[DATA ENTRIES start]
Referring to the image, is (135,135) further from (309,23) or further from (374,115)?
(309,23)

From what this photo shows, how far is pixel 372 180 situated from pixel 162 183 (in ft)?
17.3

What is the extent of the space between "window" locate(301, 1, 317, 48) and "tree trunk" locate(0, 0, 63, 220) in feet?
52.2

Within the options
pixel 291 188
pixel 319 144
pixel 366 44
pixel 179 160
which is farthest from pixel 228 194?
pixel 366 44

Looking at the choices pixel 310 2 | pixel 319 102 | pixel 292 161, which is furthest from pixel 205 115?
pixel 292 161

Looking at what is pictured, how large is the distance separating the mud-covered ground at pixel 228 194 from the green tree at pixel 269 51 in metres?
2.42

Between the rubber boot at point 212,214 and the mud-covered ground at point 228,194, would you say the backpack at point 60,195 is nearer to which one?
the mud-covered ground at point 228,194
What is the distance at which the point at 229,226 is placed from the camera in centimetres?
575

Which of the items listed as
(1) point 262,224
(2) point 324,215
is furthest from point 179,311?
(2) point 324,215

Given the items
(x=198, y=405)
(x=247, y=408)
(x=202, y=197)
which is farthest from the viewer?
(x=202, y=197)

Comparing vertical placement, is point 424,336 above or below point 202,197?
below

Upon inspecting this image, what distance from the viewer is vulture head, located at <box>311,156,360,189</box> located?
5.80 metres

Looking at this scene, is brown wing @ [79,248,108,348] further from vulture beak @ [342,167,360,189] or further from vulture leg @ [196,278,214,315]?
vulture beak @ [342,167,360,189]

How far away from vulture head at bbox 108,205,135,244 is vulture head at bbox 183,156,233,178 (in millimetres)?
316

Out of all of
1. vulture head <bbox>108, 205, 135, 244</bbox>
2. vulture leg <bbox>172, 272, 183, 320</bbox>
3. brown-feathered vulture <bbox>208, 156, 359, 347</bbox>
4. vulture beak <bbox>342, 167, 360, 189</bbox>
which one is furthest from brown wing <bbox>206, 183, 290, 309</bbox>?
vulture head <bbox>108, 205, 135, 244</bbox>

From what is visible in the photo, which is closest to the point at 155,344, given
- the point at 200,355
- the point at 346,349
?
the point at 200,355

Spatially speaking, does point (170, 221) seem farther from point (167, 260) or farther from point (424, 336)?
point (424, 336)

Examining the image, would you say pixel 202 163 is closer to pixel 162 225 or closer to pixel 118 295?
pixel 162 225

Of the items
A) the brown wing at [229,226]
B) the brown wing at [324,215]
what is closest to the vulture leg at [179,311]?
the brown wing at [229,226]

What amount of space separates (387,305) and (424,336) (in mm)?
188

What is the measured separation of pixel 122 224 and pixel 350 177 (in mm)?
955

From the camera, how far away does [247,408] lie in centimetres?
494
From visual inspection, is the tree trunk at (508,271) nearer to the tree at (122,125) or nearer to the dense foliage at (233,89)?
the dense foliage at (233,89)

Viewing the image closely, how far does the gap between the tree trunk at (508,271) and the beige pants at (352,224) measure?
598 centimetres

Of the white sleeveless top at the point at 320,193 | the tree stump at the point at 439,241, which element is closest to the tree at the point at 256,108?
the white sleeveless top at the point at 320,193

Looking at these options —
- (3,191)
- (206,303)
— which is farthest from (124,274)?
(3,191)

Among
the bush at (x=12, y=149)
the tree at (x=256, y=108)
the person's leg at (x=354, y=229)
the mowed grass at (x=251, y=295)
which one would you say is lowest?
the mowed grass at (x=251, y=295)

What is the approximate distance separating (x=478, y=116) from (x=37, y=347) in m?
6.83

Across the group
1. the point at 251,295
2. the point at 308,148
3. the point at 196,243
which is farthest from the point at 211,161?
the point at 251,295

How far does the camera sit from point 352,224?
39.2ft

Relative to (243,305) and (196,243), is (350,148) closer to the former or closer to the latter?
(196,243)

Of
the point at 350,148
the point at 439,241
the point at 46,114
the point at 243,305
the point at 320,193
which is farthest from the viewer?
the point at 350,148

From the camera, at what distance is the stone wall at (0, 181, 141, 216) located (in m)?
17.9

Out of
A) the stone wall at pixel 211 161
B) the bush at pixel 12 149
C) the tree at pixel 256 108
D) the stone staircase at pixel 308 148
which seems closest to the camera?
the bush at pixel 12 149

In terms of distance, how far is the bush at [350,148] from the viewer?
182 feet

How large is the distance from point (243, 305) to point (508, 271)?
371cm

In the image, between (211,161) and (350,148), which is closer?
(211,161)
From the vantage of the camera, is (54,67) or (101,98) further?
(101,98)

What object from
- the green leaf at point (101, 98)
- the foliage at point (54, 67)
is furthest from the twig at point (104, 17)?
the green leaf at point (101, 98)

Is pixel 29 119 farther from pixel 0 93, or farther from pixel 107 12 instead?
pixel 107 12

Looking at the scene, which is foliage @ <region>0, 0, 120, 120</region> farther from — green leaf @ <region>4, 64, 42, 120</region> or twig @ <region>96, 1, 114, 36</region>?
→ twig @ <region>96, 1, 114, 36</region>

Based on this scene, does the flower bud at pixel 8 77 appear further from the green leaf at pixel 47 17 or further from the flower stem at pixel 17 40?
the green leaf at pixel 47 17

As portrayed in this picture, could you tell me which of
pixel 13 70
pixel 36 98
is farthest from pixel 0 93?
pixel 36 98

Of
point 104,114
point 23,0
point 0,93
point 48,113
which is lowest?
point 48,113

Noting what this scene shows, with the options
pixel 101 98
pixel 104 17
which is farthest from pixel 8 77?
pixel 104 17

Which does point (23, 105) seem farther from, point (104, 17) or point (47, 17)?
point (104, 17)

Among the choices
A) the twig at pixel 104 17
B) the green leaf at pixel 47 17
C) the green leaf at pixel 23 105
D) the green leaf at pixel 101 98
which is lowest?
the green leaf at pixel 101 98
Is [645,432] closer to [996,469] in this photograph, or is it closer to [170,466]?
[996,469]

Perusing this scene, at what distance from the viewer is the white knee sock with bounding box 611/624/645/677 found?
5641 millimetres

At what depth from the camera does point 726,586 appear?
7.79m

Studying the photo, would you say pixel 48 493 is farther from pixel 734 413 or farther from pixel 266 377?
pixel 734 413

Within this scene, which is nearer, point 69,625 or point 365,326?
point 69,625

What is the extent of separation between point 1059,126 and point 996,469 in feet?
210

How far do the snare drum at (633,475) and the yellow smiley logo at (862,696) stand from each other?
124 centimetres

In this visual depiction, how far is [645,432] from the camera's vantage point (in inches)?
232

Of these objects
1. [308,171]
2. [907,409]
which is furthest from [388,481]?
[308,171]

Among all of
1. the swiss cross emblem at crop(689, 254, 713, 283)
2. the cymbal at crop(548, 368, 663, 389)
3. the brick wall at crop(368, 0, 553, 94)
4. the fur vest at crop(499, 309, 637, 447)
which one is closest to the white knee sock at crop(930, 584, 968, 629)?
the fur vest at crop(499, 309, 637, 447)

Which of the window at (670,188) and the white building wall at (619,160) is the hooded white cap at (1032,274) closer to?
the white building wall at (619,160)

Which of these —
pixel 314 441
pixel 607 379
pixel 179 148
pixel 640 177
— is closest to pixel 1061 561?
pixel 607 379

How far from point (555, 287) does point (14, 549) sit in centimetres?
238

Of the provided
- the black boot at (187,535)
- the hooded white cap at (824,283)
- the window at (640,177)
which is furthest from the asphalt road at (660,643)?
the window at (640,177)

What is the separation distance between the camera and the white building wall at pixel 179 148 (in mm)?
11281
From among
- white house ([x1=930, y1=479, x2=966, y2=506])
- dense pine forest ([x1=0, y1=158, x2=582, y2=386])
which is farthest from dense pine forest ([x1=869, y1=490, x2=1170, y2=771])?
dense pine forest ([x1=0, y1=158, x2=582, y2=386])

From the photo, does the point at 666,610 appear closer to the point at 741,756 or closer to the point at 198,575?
[DATA ENTRIES end]
WHAT IS BEING ASKED
Reproduce all of the records above word for word, keeping every line as it appears.

RESPONSE FOR THIS EXERCISE
Referring to the image, is (135,135) further from (309,23) or further from (374,115)?
(309,23)

From what this photo shows, how far is pixel 372 180 situated from pixel 162 183 (in ft)?
17.3

What is the extent of the space between "window" locate(301, 1, 317, 48) and "tree trunk" locate(0, 0, 63, 220) in feet?
52.2

Within the options
pixel 291 188
pixel 319 144
pixel 366 44
pixel 179 160
which is farthest from pixel 228 194?
pixel 366 44

Looking at the choices pixel 310 2 | pixel 319 102 | pixel 292 161, which is furthest from pixel 205 115?
pixel 292 161

Looking at what is pictured, how large is the distance separating the mud-covered ground at pixel 228 194 from the green tree at pixel 269 51 in metres?
2.42

Between the rubber boot at point 212,214 and the mud-covered ground at point 228,194, would you say the backpack at point 60,195 is nearer to which one?
the mud-covered ground at point 228,194
What is the distance at which the point at 229,226 is placed from the camera in centimetres?
575

Which of the items listed as
(1) point 262,224
(2) point 324,215
is furthest from point 179,311?
(2) point 324,215

Given the items
(x=198, y=405)
(x=247, y=408)
(x=202, y=197)
which is farthest from the viewer?
(x=202, y=197)

Comparing vertical placement, is point 424,336 above or below point 202,197?
below

Upon inspecting this image, what distance from the viewer is vulture head, located at <box>311,156,360,189</box> located?
5.80 metres

Looking at this scene, is brown wing @ [79,248,108,348] further from vulture beak @ [342,167,360,189] or further from vulture leg @ [196,278,214,315]?
vulture beak @ [342,167,360,189]

How far away from vulture head at bbox 108,205,135,244 is vulture head at bbox 183,156,233,178 (in millimetres)?
316

Out of all of
1. vulture head <bbox>108, 205, 135, 244</bbox>
2. vulture leg <bbox>172, 272, 183, 320</bbox>
3. brown-feathered vulture <bbox>208, 156, 359, 347</bbox>
4. vulture beak <bbox>342, 167, 360, 189</bbox>
which one is furthest from brown wing <bbox>206, 183, 290, 309</bbox>?
vulture head <bbox>108, 205, 135, 244</bbox>

From what is visible in the photo, which is closest to the point at 155,344, given
- the point at 200,355
- the point at 346,349
?
the point at 200,355

Spatially speaking, does point (170, 221) seem farther from point (167, 260) or farther from point (424, 336)?
point (424, 336)

Examining the image, would you say pixel 202 163 is closer to pixel 162 225 or closer to pixel 118 295?
pixel 162 225

Of the items
A) the brown wing at [229,226]
B) the brown wing at [324,215]
what is closest to the vulture leg at [179,311]?
the brown wing at [229,226]

What amount of space separates (387,305) and (424,336) (in mm)?
188

What is the measured separation of pixel 122 224 and pixel 350 177 (in mm)?
955

From the camera, how far away does [247,408] lie in centimetres?
494
From visual inspection, is the tree trunk at (508,271) nearer to the tree at (122,125) or nearer to the dense foliage at (233,89)?
the dense foliage at (233,89)

Viewing the image closely, how far does the gap between the tree trunk at (508,271) and the beige pants at (352,224) measure?
598 centimetres

Of the white sleeveless top at the point at 320,193 | the tree stump at the point at 439,241, which element is closest to the tree at the point at 256,108?
the white sleeveless top at the point at 320,193

Looking at these options —
- (3,191)
- (206,303)
— which is farthest from (124,274)?
(3,191)

Among
the bush at (x=12, y=149)
the tree at (x=256, y=108)
the person's leg at (x=354, y=229)
the mowed grass at (x=251, y=295)
which one would you say is lowest?
the mowed grass at (x=251, y=295)

What is the approximate distance separating (x=478, y=116) from (x=37, y=347) in m?
6.83

Across the group
1. the point at 251,295
2. the point at 308,148
3. the point at 196,243
which is farthest from the point at 211,161?
the point at 251,295

How far does the camera sit from point 352,224?
39.2ft

Relative to (243,305) and (196,243), is (350,148) closer to the former or closer to the latter?
(196,243)

Of
the point at 350,148
the point at 439,241
the point at 46,114
the point at 243,305
the point at 320,193
which is farthest from the viewer?
the point at 350,148

From the camera, at what distance is the stone wall at (0, 181, 141, 216) located (in m)?
17.9

Out of
A) the stone wall at pixel 211 161
B) the bush at pixel 12 149
C) the tree at pixel 256 108
D) the stone staircase at pixel 308 148
which seems closest to the camera?
the bush at pixel 12 149

In terms of distance, how far is the bush at [350,148] from the viewer?
182 feet

How large is the distance from point (243, 305) to point (508, 271)?
371cm

In the image, between (211,161) and (350,148), which is closer?
(211,161)
From the vantage of the camera, is (54,67) or (101,98) further?
(101,98)

What object from
- the green leaf at point (101, 98)
- the foliage at point (54, 67)
is furthest from the twig at point (104, 17)?
the green leaf at point (101, 98)

Is pixel 29 119 farther from pixel 0 93, or farther from pixel 107 12 instead?
pixel 107 12

Looking at the scene, which is foliage @ <region>0, 0, 120, 120</region> farther from — green leaf @ <region>4, 64, 42, 120</region> or twig @ <region>96, 1, 114, 36</region>?
→ twig @ <region>96, 1, 114, 36</region>

Based on this scene, does the flower bud at pixel 8 77 appear further from the green leaf at pixel 47 17 or further from the flower stem at pixel 17 40?
the green leaf at pixel 47 17

As portrayed in this picture, could you tell me which of
pixel 13 70
pixel 36 98
is farthest from pixel 0 93?
pixel 36 98

Of
point 104,114
point 23,0
point 0,93
point 48,113
which is lowest?
point 48,113

Noting what this scene shows, with the options
pixel 101 98
pixel 104 17
which is farthest from pixel 8 77?
pixel 104 17

Which does point (23, 105) seem farther from, point (104, 17) or point (47, 17)?
point (104, 17)

Among the choices
A) the twig at pixel 104 17
B) the green leaf at pixel 47 17
C) the green leaf at pixel 23 105
D) the green leaf at pixel 101 98
which is lowest?
the green leaf at pixel 101 98
Is [645,432] closer to [996,469] in this photograph, or is it closer to [170,466]?
[996,469]

Perusing this scene, at what distance from the viewer is the white knee sock with bounding box 611/624/645/677 found?
5641 millimetres

At what depth from the camera does point 726,586 appear?
7.79m

Studying the photo, would you say pixel 48 493 is farther from pixel 734 413 or farther from pixel 266 377?
pixel 734 413

Within this scene, which is nearer, point 69,625 or point 365,326?
point 69,625

What is the extent of separation between point 1059,126 and point 996,469 in feet?
210

How far do the snare drum at (633,475) and the yellow smiley logo at (862,696) stand from each other?
124 centimetres

In this visual depiction, how far is [645,432] from the camera's vantage point (in inches)?
232

Of these objects
1. [308,171]
2. [907,409]
which is furthest from [388,481]?
[308,171]

Among all of
1. the swiss cross emblem at crop(689, 254, 713, 283)
2. the cymbal at crop(548, 368, 663, 389)
3. the brick wall at crop(368, 0, 553, 94)
4. the fur vest at crop(499, 309, 637, 447)
which one is closest to the white knee sock at crop(930, 584, 968, 629)?
the fur vest at crop(499, 309, 637, 447)

Which of the window at (670,188) and the white building wall at (619,160) is the hooded white cap at (1032,274) closer to?
the white building wall at (619,160)

Which of these —
pixel 314 441
pixel 607 379
pixel 179 148
pixel 640 177
— is closest to pixel 1061 561?
pixel 607 379

How far from point (555, 287) does point (14, 549) sit in centimetres?
238

Of the provided
- the black boot at (187,535)
- the hooded white cap at (824,283)
- the window at (640,177)
which is furthest from the asphalt road at (660,643)?
the window at (640,177)

What is the separation distance between the camera and the white building wall at pixel 179 148 (in mm)?
11281
From among
- white house ([x1=930, y1=479, x2=966, y2=506])
- dense pine forest ([x1=0, y1=158, x2=582, y2=386])
which is farthest from dense pine forest ([x1=869, y1=490, x2=1170, y2=771])?
dense pine forest ([x1=0, y1=158, x2=582, y2=386])

From the photo, does the point at 666,610 appear closer to the point at 741,756 or closer to the point at 198,575?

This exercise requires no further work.